A cura di Paola Signorino

L’attività della Società Umanitaria sin dagli esordi si caratterizzò per il superamento dell’idea di assistenza, tradizionalmente intesa, per affermare invece la necessità di mettere le persone bisognose nelle condizioni di “rilevarsi da sé medesime” e cioè offrire gli strumenti per il superamento delle condizioni di indigenza: istruzione, uffici di collocamento, opuscoli informativi ecc.
Anche nel far fronte all’emergenza causata dall’enorme afflusso di profughi a Milano all’indomani della disfatta di Caporetto l’Umanitaria non venne meno ai propri principi. Se, infatti, nei primissimi giorni si trattò di offrire assistenza a masse di persone disperate, fuggite dalle proprie abitazioni a causa dell’avanzata austriaca, ben presto si fece strada la necessità di strutturare l’opera di assistenza offrendo una serie di servizi che potessero offrire ai profughi alcuni strumenti di sussistenza.

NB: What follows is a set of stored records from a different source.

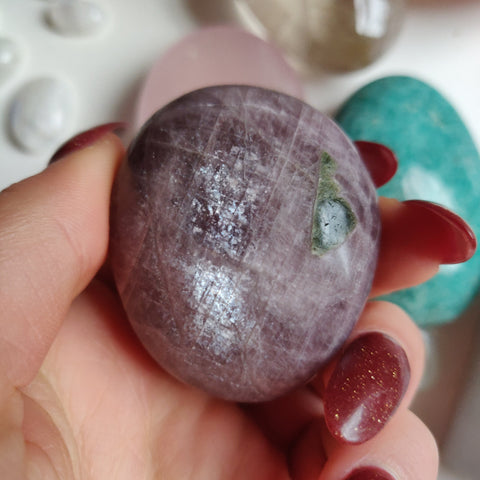 RARE Purple Anhydrite Palm Stone (#9)
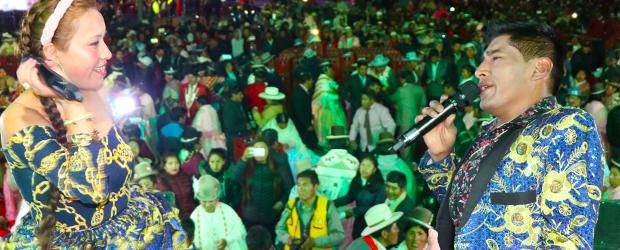 vienen a LIMA Alfredo Larico y Nicol Ramos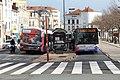 Gare routière Hôtel ville Roanne 2.jpg
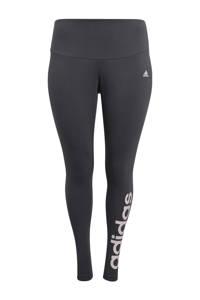 adidas Performance Plus Size sportlegging grijs/roze, Grijs/roze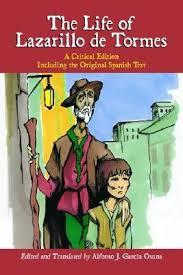 The Life Of Lazarillo De Tormes A Critical Edition Including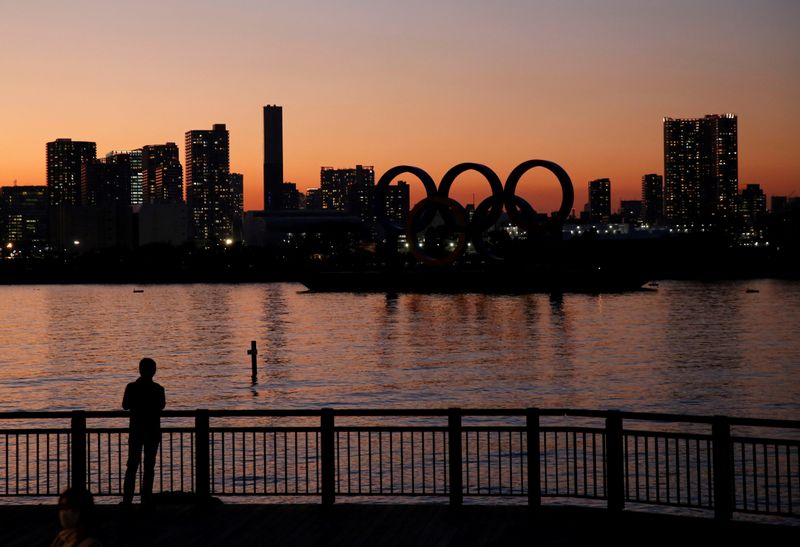 IMF says Japan's economy can weather Olympics cancellation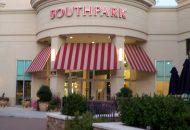 South Park Shop's Charlotte (13)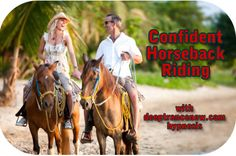 Confident Horseback Riding with Hypnosis  | deeptrancenow.com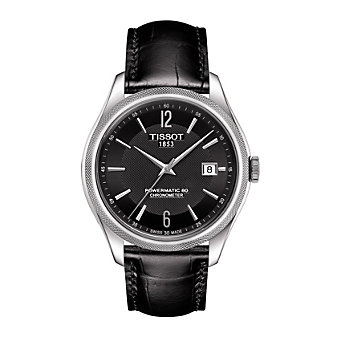 tissot ballade powermatic 80 cosc men's watch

Fin dallo scoppio della guerra europea (estate 1914), l’Umanitaria mise a disposizione tutti i servizi della Casa degli Emigranti per accogliere migliaia di lavoratori che rimpatriavano dai paesi coinvolti nel conflitto. Al momento dell’ingresso in guerra del nostro paese, e in occasione dell’offensiva austriaca sull’altipiano di Asiago, ci si attrezzò per accogliere i nuovi profughi. Ma fu naturalmente dopo Caporetto che si dovette far fronte ad una autentica emergenza umanitaria: nell’arco di due mesi – tra l’ottobre e il dicembre 1917 – l’Umanitaria diede assistenza a più di 60.000 profughi. La Casa degli Emigranti, presso la Stazione Centrale, venne attrezzata per ospitare migliaia di persone di passaggio (pasti caldi, giacigli, vestiti vennero forniti a migliaia); una prima forma di assistenza sanitaria venne garantita dal servizio medico, si approntarono appositi spazi per i bambini, molti dei quali giungevano a Milano separati dalle proprie famiglie (se ne contarono circa 400).

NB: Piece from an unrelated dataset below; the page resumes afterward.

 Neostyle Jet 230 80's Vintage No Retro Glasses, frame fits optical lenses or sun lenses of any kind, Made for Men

Tuttavia, oltre a fronteggiare l’emergenza, l’Umanitaria (guidata dal senatore Luigi Della Torre) si preoccupò di allestire alcuni servizi in grado di permettere ai profughi di ricongiungersi con le proprie famiglie e poter trovare lavoro. Furono quindi fondamentali l’Ufficio di Ricerche e Informazioni, il quale provvide anche alla pubblicazione di un foglio periodico (“L’Umanitaria per i profughi”), e – di fondamentale importanza – l’Ufficio di collocamento per profughi: molti di loro, infatti, manifestarono il desiderio e il bisogno di poter provvedere alle proprie famiglie grazie ad un lavoro, per non pesare sulla beneficenza cittadina. Infine, vanno ricordati gli Asili e le scuole per i piccoli e l’ospitalità offerta presso la Villa Reale di Monza, che il sovrano aveva concesso in uso al Comune di Milano, dove trovarono alloggio circa 300 profughi, adulti e bambini: la gestione dei profughi venne affidata all’Umanitaria.
Naturalmente, questo enorme sforzo di aiuto e assistenza si svolse in collaborazione con l’amministrazione comunale, che creò un apposito Ufficio, l’Ufficio III del Comitato Centrale di assistenza per la guerra, in cui vennero coinvolte – insieme all’Umanitaria – moltissime altre istituzioni cittadine (Unione Femminile, Asilo Mariuccia, Camera del Lavoro, Opera Bonomelli, ecc.), disponendo di centinaia di volontari e volontarie.